# big bass pics



## SOSmith (Mar 21, 2008)

To give you an idea I'm 6'4 350. Caught and released


----------



## QueticoMike (Sep 25, 2008)

That one will make your day ( or year ) for sure. Nice pig!


----------



## SOSmith (Mar 21, 2008)

After leaving went and got 10 bucks wotrh lottery tickets. Also did release her back for another time


----------



## topwater (Dec 22, 2004)

nice fish!


----------



## OhJoe (Mar 9, 2010)

Wowser!
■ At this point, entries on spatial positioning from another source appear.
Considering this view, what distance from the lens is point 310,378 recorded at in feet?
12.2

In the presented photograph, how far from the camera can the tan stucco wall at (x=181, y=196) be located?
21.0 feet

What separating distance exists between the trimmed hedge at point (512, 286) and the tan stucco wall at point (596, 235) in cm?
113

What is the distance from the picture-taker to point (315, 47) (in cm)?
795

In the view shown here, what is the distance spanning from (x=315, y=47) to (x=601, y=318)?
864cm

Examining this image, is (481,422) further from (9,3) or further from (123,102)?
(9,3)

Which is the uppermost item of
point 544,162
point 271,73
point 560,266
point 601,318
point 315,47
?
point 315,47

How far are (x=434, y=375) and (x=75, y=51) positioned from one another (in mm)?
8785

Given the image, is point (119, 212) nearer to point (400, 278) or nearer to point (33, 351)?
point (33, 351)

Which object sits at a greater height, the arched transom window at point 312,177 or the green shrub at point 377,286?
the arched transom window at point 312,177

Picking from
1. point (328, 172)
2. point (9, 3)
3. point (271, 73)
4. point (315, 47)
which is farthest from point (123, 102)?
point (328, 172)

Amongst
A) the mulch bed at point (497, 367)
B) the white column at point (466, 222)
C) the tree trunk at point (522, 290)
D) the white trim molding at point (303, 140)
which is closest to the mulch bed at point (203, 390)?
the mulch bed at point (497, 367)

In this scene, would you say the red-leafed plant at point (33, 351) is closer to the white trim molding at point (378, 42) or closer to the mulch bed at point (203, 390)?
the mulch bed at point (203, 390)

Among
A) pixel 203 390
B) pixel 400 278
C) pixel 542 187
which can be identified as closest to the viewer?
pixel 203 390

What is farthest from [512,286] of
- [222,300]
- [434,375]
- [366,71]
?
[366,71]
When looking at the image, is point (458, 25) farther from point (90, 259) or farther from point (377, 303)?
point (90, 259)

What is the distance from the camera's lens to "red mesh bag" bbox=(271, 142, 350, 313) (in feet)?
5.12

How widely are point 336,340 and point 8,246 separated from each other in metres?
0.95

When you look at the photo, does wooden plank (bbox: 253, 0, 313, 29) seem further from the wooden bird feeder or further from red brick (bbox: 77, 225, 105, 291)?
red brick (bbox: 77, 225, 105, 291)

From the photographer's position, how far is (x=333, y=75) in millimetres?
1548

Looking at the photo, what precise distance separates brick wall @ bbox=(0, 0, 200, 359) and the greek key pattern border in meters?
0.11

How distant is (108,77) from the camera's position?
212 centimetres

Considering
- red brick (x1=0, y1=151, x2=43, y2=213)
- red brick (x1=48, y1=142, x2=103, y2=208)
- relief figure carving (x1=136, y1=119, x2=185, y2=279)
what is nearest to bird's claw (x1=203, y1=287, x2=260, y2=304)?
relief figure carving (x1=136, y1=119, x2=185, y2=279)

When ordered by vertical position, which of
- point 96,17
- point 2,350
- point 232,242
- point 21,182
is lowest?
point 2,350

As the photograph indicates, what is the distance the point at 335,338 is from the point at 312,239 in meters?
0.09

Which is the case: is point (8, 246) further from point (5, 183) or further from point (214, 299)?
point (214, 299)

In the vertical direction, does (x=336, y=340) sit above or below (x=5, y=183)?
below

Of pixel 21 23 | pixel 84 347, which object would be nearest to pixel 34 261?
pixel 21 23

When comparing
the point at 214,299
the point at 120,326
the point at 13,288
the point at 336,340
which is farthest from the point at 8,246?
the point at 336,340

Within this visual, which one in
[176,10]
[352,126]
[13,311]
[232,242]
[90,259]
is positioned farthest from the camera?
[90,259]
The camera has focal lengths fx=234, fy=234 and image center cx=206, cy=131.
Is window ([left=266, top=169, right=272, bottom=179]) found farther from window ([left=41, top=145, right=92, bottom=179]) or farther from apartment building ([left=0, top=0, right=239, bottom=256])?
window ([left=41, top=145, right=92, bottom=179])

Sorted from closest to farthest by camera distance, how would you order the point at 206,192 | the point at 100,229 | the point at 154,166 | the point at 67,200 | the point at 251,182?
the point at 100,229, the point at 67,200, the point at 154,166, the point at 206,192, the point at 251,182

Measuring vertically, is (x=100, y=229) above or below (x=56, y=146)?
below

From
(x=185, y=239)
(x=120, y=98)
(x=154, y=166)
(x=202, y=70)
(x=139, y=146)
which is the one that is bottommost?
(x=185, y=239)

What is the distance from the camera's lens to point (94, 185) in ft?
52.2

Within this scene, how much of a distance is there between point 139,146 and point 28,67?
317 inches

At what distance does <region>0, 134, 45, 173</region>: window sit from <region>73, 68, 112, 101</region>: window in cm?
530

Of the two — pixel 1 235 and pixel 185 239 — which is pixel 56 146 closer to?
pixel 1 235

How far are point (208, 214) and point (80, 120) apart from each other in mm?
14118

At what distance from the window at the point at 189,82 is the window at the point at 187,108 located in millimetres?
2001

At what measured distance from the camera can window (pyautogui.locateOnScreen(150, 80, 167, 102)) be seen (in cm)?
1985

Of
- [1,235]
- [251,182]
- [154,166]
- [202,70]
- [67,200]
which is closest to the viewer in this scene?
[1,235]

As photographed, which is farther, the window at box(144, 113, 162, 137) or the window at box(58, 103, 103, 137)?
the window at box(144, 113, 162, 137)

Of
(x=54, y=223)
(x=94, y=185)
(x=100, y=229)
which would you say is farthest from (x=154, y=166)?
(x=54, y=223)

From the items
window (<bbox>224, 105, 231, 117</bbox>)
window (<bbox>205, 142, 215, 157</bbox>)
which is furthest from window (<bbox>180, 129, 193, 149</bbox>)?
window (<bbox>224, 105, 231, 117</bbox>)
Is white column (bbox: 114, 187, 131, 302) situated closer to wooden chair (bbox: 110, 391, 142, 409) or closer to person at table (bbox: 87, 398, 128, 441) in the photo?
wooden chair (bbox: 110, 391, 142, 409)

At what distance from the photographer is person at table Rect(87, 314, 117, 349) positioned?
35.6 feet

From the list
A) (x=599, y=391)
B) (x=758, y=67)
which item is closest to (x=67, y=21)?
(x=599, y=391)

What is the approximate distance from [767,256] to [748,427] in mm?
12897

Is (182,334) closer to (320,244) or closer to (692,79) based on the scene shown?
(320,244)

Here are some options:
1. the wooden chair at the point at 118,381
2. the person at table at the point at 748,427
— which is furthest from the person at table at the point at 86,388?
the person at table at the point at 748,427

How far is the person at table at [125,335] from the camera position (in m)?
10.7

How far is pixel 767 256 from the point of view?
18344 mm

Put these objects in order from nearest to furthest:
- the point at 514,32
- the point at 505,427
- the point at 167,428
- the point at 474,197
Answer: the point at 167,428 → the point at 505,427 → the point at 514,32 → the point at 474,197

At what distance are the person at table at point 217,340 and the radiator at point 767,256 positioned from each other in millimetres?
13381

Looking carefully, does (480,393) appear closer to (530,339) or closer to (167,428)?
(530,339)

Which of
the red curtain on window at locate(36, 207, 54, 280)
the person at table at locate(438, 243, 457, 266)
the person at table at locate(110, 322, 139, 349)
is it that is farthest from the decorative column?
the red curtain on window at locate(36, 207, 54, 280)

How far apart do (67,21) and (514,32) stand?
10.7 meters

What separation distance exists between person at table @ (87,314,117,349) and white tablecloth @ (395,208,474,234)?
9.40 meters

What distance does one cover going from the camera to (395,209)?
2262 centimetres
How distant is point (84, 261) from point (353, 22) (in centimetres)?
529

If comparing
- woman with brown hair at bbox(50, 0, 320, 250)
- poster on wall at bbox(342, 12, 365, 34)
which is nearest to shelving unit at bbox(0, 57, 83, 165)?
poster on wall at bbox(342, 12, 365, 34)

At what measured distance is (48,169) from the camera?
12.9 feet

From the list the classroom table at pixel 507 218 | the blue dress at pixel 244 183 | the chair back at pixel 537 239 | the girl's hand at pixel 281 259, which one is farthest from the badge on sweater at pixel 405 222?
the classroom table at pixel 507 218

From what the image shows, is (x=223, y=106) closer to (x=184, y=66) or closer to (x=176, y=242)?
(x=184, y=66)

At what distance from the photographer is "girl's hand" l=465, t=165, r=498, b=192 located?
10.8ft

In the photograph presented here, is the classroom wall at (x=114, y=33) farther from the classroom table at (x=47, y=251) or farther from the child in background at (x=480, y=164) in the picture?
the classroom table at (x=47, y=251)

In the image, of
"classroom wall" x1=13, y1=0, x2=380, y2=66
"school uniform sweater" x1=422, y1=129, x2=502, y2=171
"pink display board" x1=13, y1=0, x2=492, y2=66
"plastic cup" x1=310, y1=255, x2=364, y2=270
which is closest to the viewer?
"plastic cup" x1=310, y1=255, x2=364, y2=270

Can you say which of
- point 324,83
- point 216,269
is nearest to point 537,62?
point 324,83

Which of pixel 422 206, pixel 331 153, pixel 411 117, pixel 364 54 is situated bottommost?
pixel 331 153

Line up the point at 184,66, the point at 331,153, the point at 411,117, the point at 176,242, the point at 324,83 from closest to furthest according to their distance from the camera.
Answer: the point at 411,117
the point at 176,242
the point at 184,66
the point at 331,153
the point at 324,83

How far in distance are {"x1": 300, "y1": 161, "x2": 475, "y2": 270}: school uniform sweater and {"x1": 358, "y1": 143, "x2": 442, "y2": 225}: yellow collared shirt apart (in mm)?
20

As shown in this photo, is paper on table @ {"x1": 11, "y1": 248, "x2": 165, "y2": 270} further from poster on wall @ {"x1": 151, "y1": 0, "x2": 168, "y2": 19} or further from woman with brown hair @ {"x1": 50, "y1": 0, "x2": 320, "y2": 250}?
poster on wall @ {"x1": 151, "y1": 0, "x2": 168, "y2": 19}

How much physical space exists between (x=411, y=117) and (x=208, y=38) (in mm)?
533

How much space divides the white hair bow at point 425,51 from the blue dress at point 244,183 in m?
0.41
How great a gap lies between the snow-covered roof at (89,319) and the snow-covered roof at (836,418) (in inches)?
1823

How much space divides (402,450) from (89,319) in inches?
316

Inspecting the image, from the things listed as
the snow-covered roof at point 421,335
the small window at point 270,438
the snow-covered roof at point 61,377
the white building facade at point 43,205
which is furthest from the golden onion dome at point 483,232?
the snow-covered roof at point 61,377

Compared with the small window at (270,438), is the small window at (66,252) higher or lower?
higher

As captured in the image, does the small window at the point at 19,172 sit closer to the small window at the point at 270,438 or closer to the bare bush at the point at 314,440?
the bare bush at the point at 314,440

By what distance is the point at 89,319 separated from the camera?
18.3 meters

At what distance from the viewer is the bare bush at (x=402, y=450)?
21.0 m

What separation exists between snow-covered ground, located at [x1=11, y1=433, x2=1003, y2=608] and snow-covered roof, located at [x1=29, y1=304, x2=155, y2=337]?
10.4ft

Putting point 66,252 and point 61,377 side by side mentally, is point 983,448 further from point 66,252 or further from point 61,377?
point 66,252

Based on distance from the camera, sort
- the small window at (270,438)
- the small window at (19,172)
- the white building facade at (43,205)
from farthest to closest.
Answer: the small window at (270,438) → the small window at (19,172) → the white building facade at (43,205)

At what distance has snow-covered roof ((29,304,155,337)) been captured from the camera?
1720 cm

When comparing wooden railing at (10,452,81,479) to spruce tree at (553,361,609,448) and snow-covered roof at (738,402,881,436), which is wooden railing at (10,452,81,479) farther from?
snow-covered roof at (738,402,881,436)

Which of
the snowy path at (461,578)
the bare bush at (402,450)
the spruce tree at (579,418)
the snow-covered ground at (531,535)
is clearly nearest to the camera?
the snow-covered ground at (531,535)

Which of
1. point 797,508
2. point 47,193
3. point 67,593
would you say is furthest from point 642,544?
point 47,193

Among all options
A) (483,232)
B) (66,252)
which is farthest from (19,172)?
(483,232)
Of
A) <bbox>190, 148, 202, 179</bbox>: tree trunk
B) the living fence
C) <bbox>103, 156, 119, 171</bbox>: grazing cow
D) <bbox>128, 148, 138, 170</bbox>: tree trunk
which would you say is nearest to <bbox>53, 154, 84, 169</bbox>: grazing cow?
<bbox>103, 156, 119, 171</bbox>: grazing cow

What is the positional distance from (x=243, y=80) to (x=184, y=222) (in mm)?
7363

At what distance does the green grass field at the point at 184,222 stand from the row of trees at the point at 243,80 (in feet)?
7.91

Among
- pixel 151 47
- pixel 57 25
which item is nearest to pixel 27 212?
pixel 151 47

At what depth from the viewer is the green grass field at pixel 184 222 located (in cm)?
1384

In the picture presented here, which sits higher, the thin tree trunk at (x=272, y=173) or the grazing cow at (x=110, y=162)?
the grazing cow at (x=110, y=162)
Now thats a fish! with its winter Beer gut and all Good luck topping that one this year.

Congratulations!


----------



## treytd32 (Jun 12, 2009)

look at the belly on that thing lol nice fish


----------



## SMBHooker (Jan 3, 2008)

*"Would you look at That"* -Ed Bassmaster 

Greeeaatt Catch!!


For some perspective:


----------



## young-gun-fisher (Jan 19, 2011)

That thing is so fat his eyes are barely staying in his head!!!


----------



## Lowell H Turner (Feb 22, 2011)

WOW !!! THAT is a FISH ! Well done!


----------



## SeanStone (Sep 8, 2010)

I'm 6' tall and 250lbs. I thought that I made fish look small, so I can understand the proportions issue. Nice fish for sure.


----------



## amhippi (Mar 18, 2011)

Very nice... Farm pond special? I thought I was successful my first time out this year... had a nice 4lbs on the nose... 20 incher.


----------



## SOSmith (Mar 21, 2008)

Really really close to 74 and 128 intersection


----------



## SConner (Mar 3, 2007)

Amazing bass, congratulations!


----------



## Dandrews (Oct 10, 2010)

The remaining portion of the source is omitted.